Солнце для мертвых

22
18
20
22
24
26
28
30

Ему негде было жить. У него не было даже своего стула, на который бы он мог сесть с твердой уверенностью, что никто и никогда не сгонит его с места.

Все, что у него было — это она, Анеле-Елена.

Статуя. Кукла. Бессловесная и бессердечная. Но любимая больше всего на свете. В том-то и дело.

Командировка друга подходила к концу. На работе все шло наперекосяк.

И тогда-то, в один из вечеров, все это и случилось. Он добивался от нее ответа. Хоть какого-нибудь. А она как будто играла в детскую игру: «да» и «нет» не говорить.

— Ну скажи же хоть что-нибудь! — закричал он. — Ну, прогони меня!

— А зачем? — она пожала плечами и отвернулась.

И тогда что-то взорвалось у него в голове. Солнце погасло и черная полуженщина-полуптица взглянула на него горящими бессонными глазами.

(Он оставил ее лежащей — белую мраморную статую, прекрасную, как никогда. Он целовал ее еще теплые ноги, живот, голову. Он не видел крови. Он даже мог бы подумать: разве у нее, у Анеле, есть кровь? Она же каменная. Фарфоровая. Прекрасная и холодная, и кровь в ней давно уже окаменела.

Наступала ночь.

Он зачем-то вышел на улицу. Ему нужно было куда-то. Он не помнил, куда. Он сел в полупустой троллейбус, а пассажиры почему-то стали отворачиваться и отодвигаться от него. Он в растерянности посмотрел по сторонам, наткнулся на чей-то заинтересованный, как ему показалось, взгляд, и сказал:

— Я, понимаешь, только что убил человека.

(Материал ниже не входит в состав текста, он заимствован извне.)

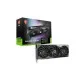 MSI GeForce RTX 4090 GAMING X SLIM 24GB GDDR6X Graphics Card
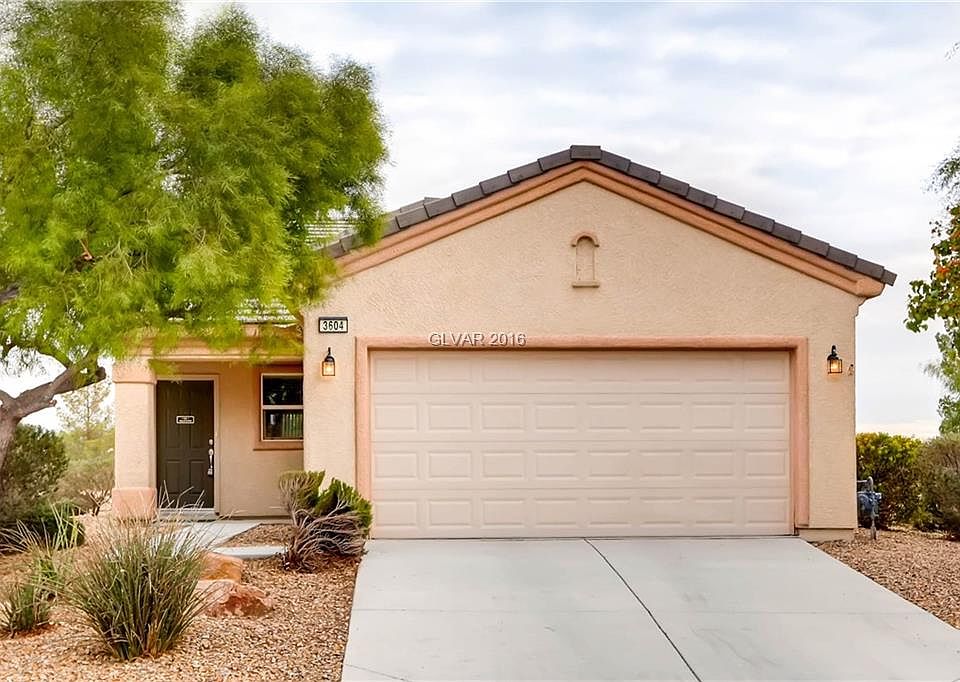 1st image of 3604 Hackle Ct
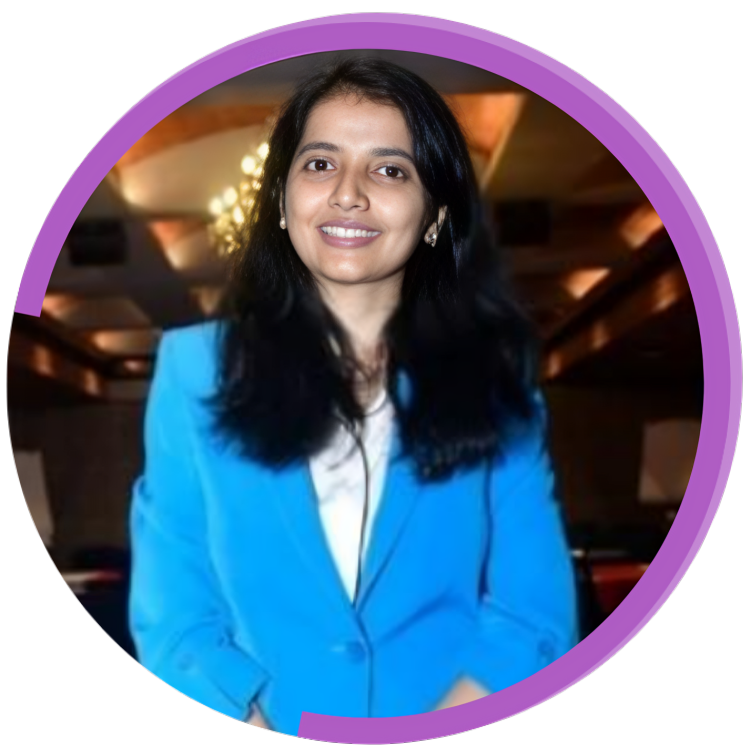 https://hrinfinitee.com/wp-content/uploads/2025/09/Ashita-Gupta-1.png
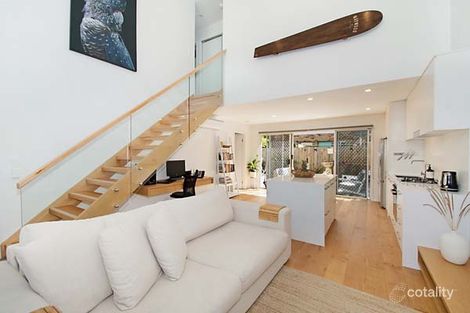 Property photo of 6/47 Belongil Crescent Byron Bay NSW 2481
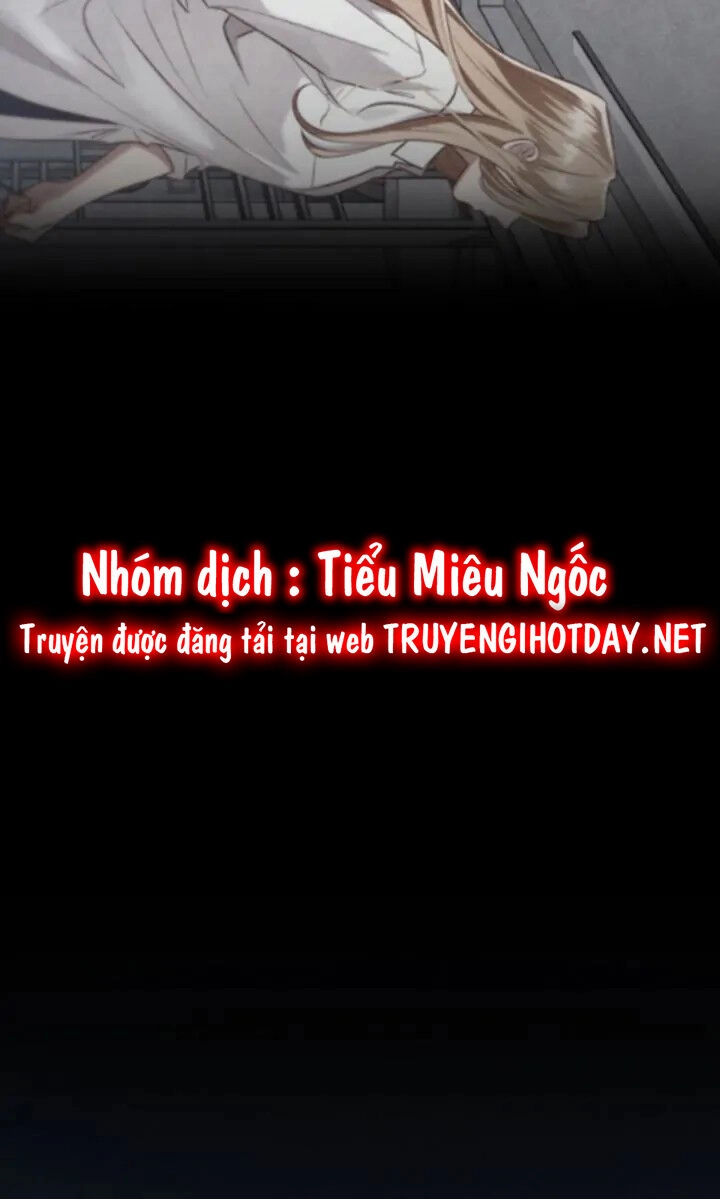 Chàng Người Sói Phát Điên Vì Tôi Chapter 25 - 58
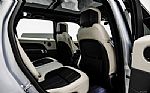 2021 Range Rover Sport Thumbnail 72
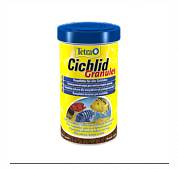 TetraCichlid  500�� �������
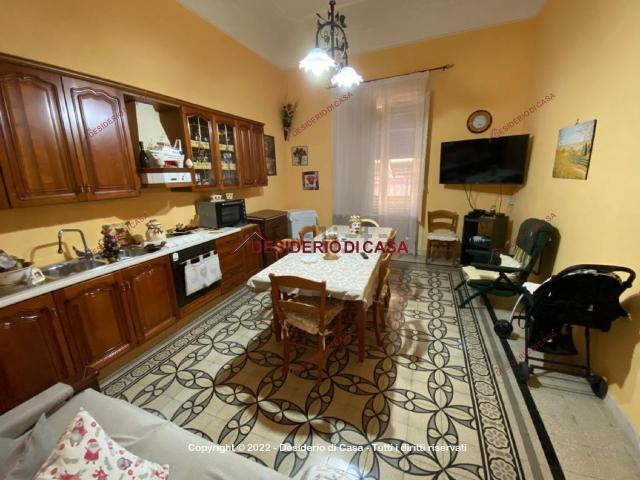 Casa in vendita a Termini Imerese, Sicilia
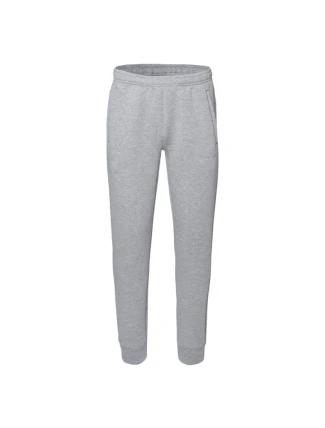 Fitanu Lumnan M Nohavice 92800624676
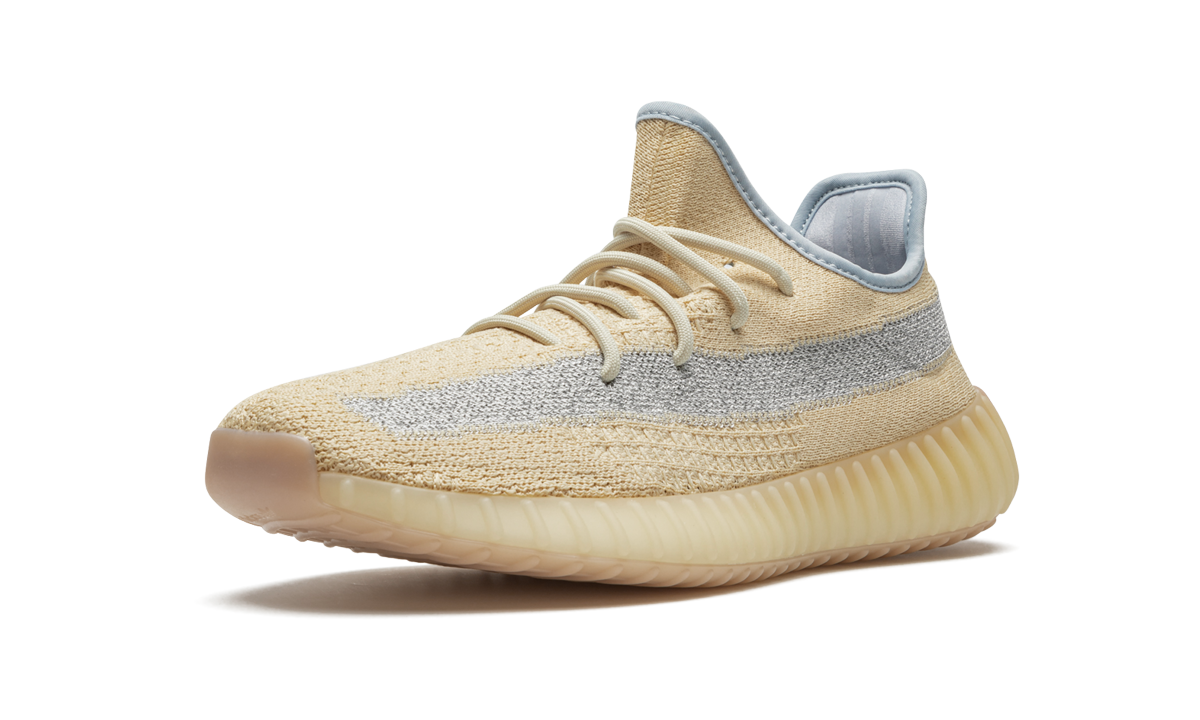 Yeezy Boost 350 V2 Linen FY5158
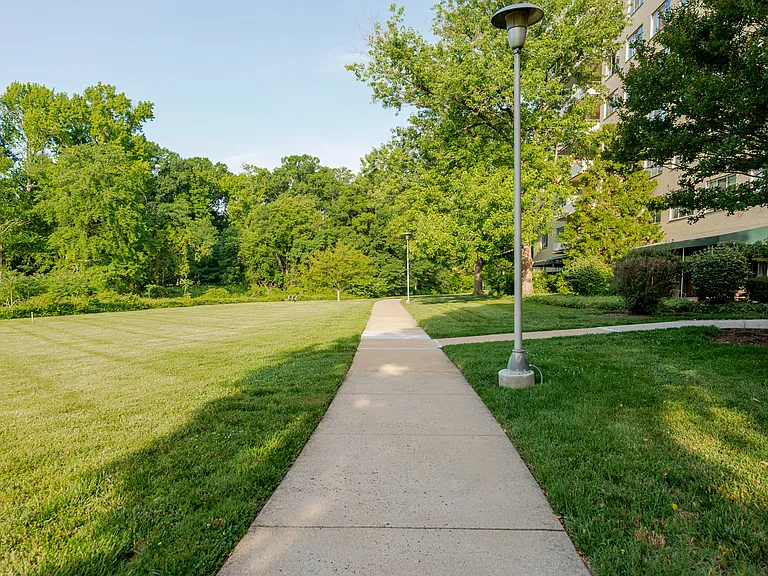 6621 Wakefield Dr #713 — Photo 43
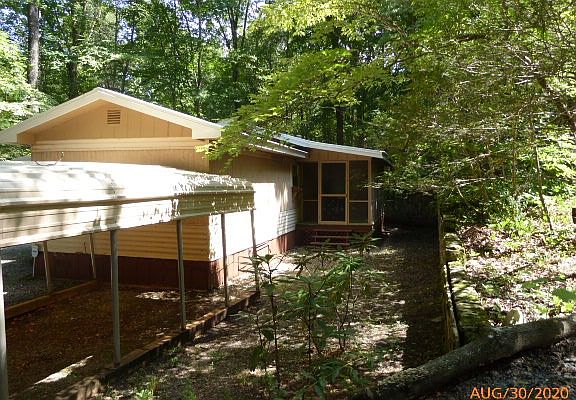 3rd image of 4360 Ackerman Cir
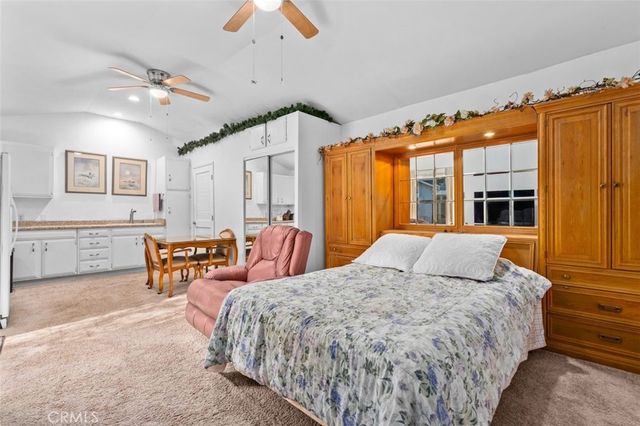 8401 Natalie Lane, West Hills, CA 91304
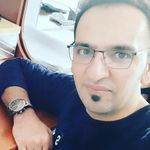 Saeid Emami - @saeid.e66 - Instagram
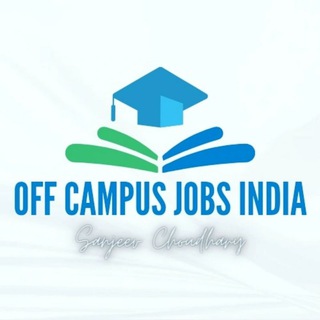 Логотип offcampusjobsindia_IT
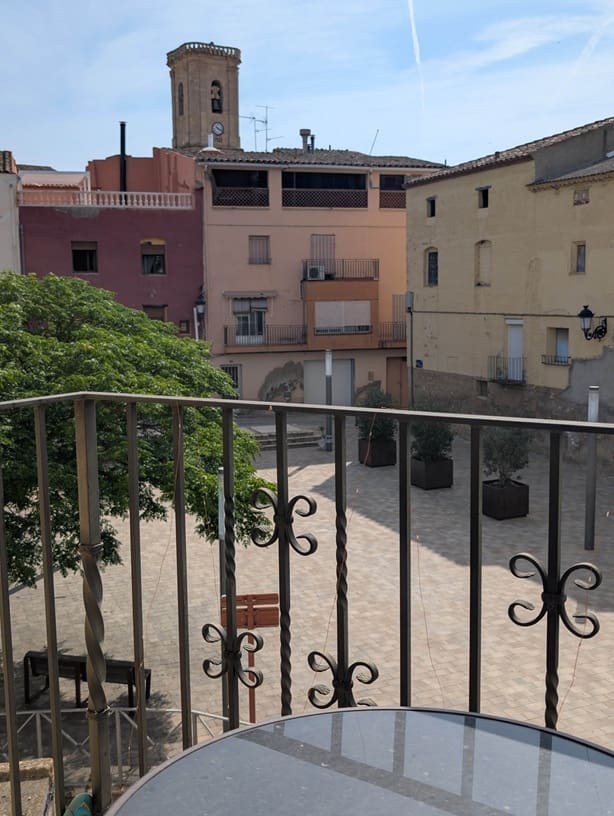 3 slaapkamer Huis te koop in Riba-roja d'Ebre - € 160.000 (Ref: 9885297)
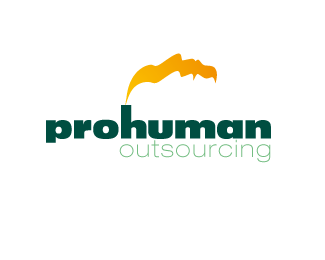 prohuman 1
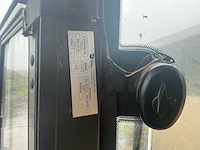 2001 mecalac 12mxt shovel - afbeelding 59 van  70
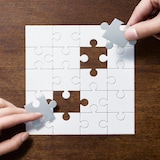 レトロリロン「僕だけの矛盾」配信ジャケット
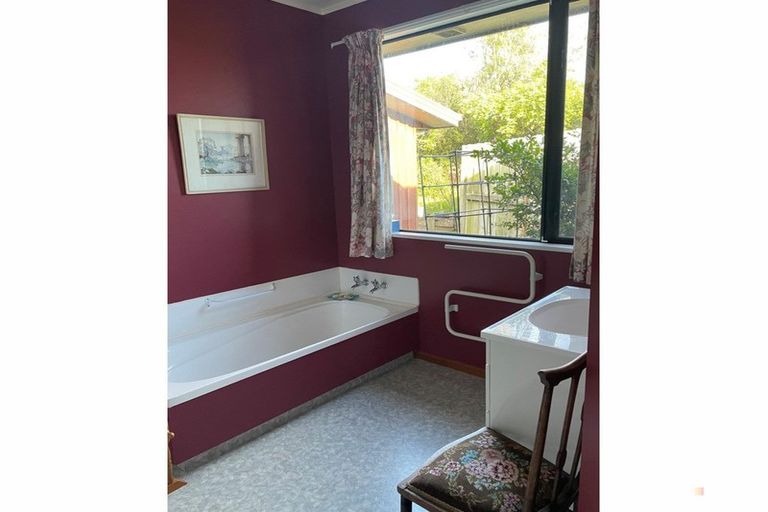 Photo of property in 986 Rolling Ridges Road, Levels Valley, Timaru, 7975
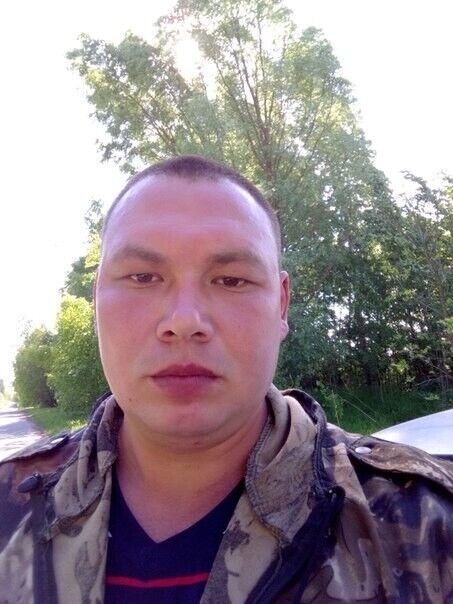 ���� 56157796 ������� ���������, 37 ���, ���� ���������� � �������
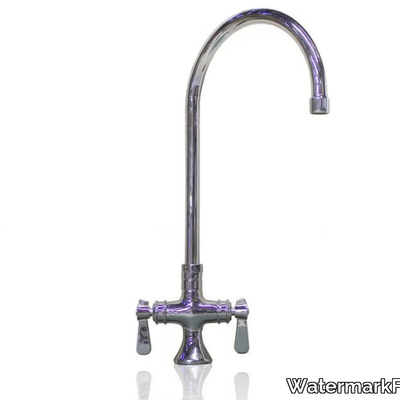 WatermarkFixtures_INDUSTRIAL-SINGLE-FAUCET_hpbN4hQPbf.jpeg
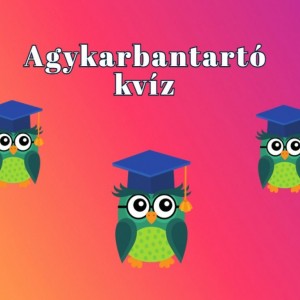 kvizek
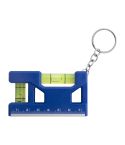 Multilevel, multifunctional keyring, AP874036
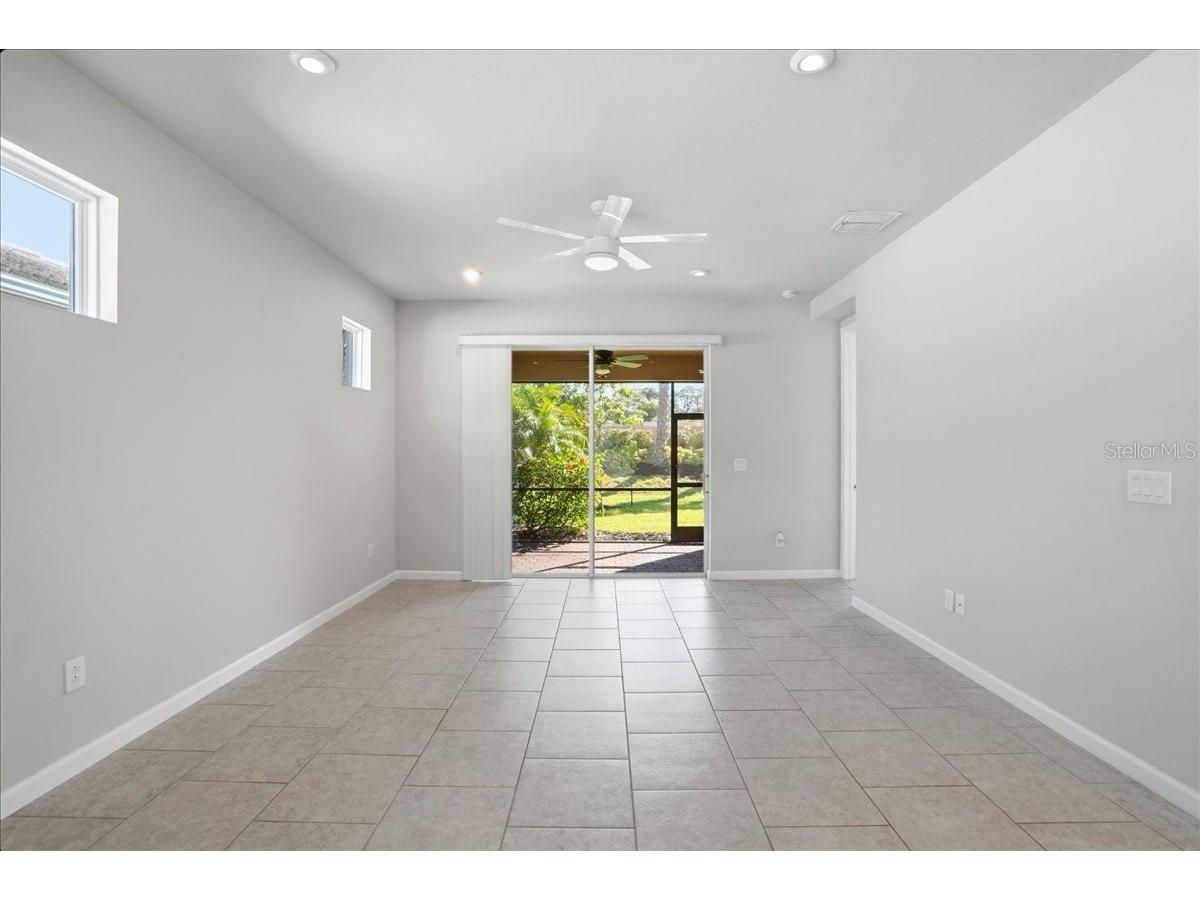 20406 Galileo Place Venice FL 34293 N6144037 image20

Тот продолжал смотреть. Верил? Нет?

— Я убил человека. Вот только что. Да.

Взгляд опустился ниже, и глаза слушавшего вдруг округлились. На рубашке, на руках, даже немного на джинсах — всюду были пятна крови.

Троллейбус ехал, как ни в чем ни бывало. Люди, сторонясь его, входили и выходили. А он все пытался объяснить то, что объяснять было бесполезно.

— Человека я убил, понимаете? Сковородкой в висок. На диване положил. Она еще теплой была…

И тут кто-то из заинтересовавшихся, неравнодушных, вдруг сказал:

— Так может, и не убил? Может, она там еще живая?..

Он тут же выпрыгнул из троллейбуса и помчался обратно. Было темно. Огромные дома поворачивались к нему разными боками, разноцветной мозаикой окон. Он ничего не замечал, он торопился. Он прибежал. Сквозь бешеный грохот сердца ворвался в квартиру, силясь что-нибудь услышать. Подошел к дивану. Подумал, что обознался квартирой. Включил свет.